Wie viele Menschen in Deutschland nutzen derzeit VR-Brillen?
Aktuelle Untersuchungen zeigen, dass in Deutschland etwa 14 Prozent der Menschen hin und wieder auf privater Basis eine VR-Brille nutzen. Entweder eine eigene Brille oder eine in Geschäften, Freizeitparks oder Museen. Aber ein Drittel sagt, es kann sich vorstellen, es in der Zukunft auszuprobieren. Die Nutzungsbereitschaft ist also noch sehr viel höher als die faktische Verbreitung.
Welche VR-Brillen können Sie empfehlen?
Als Einstieg kann man sich ein Kunststoffgestell für etwa 30 bis 40 Euro kaufen, wo man sein Smartphone einlegt, um damit das VR-Erlebnis auszuprobieren.
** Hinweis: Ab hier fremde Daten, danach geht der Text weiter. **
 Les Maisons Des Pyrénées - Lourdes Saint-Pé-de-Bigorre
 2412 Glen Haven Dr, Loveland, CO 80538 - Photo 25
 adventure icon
Es gibt viele Plattformen, die kostenlosen VR-Content und 360-Grad-Touren anbieten. Schöner ist es natürlich mit einer hochauflösenden Brille, beispielsweise von Herstellern wie Sony, HTC oder Oculus ab 400 Euro. Die hochwertigen Brillen bieten eine gute Bedienungsfreundlichkeit, eine gute Auflösung und einen guten Sound, sodass noch intensivere Erlebnisse möglich werden.